Federer: ‘I Found The Joy In Working Hard’
Swiss star reflects on work ethic
Roger Federer has been a household name at Wimbledon since winning the first of seven titles at the All England Club in 2003. But success had not always been guaranteed for the Swiss, whose early career was marked by inconsistency even after an epic upset of six-time champion Pete Sampras in 2001 in the fourth round at Wimbledon.
“I had to go my path. My path was different,” said Federer, who found inspiration from two key figures in his early twenties. “It was left and right and trying to adjust and find myself. Eventually, I found the joy in working hard and feeling the pain, understanding why I'm going on the treadmill, why I'm going to the weight room.”

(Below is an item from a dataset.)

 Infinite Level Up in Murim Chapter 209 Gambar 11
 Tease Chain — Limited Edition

Despite being the most accomplished Swiss player ever, Federer believes he would not be the player he is today had he not followed the example of wife Mirka, a WTA Tour player who reached a career high of No. 76 in the world in 2001.
“I was just watching her train and it's incredible how you can put your head down, train for five, six hours straight without losing interest. I was losing interest within an hour,” Federer said. “I was more just admiring it rather than thinking I could do the same one day, to be quite honest. I needed everything to be explained to me. When finally the penny dropped, it was very clear to me, why I was doing the off-court work for the on-court."

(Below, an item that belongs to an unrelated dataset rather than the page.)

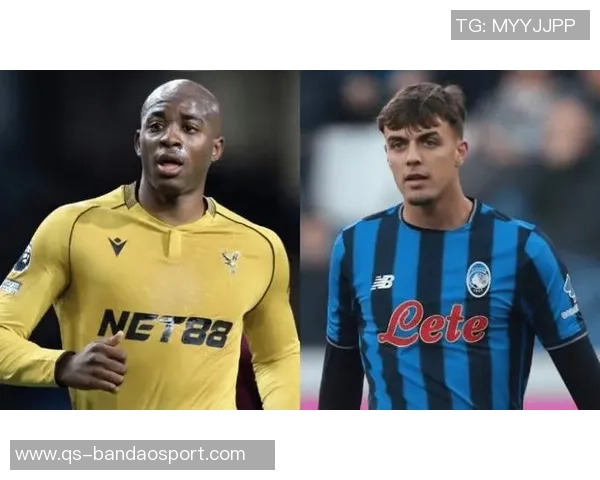 尤文图斯与马特塔积极洽谈个人条款计划租借并强制买断他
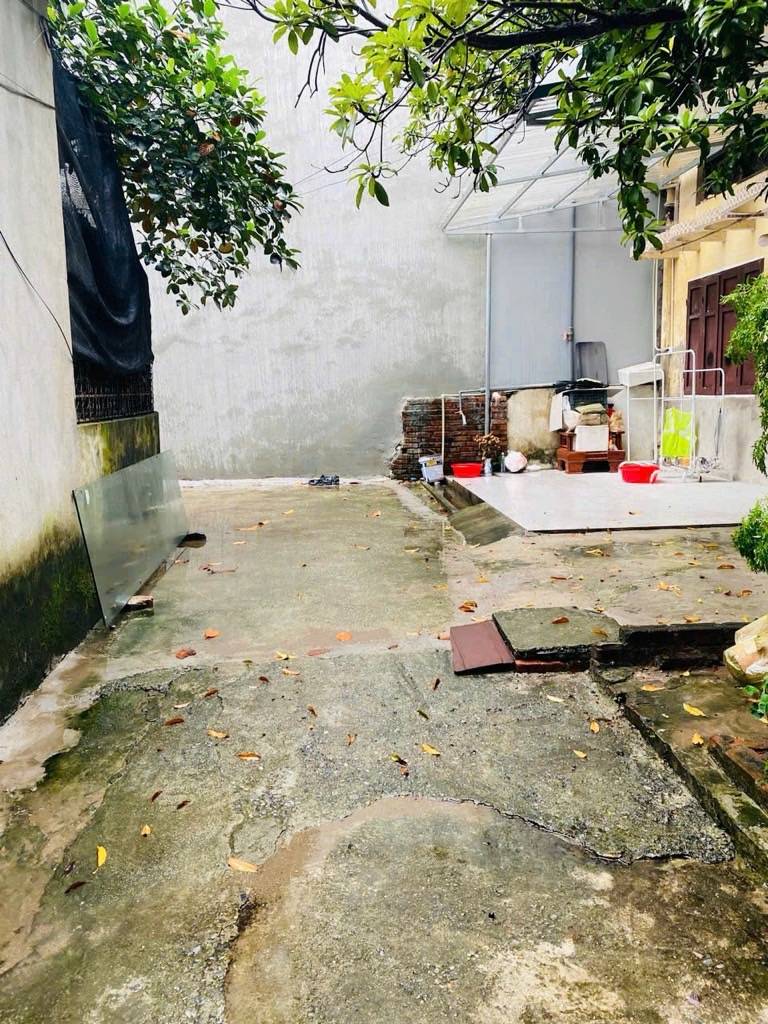 Bán đất Ngũ Nhạc Hoàng Mai, ô tô vào tận nơi, diện tích 112m², giá tốt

“Tony Roche also helped me in a big way, just getting my mind right in this sense,” said Federer of the Aussie legend, who coached him from 2005 to 2007. “When Tony asked me, ‘can you play seven times five sets?’ I looked at him and said ‘I don't know.’

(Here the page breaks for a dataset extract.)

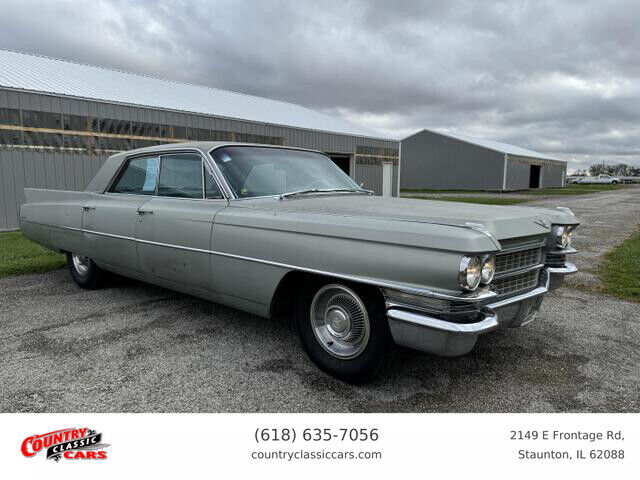 Cadillac-DeVille-1963-8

“[His mindset] was sort of old school, just being able to work for hour after hour after hour. Ever since, it's not been a problem for me to do that.”
For Federer, finding the motivation to work hard is no longer an issue. Quite the contrary.
“Now, I actually have my coaching team slowing me down, [coach] Severin [Luthi] telling me it's okay, that I don't need to do more than two, three hours straight anymore,” the 34 year old said.
After breezing through his first three matches in straight sets, Federer will now have time to take a breather.
“I'm looking forward to my day off tomorrow. On Sunday, I'll practise to keep that intensity, play points, go to the gym again, and Monday hopefully I'll have great energy when I come back.”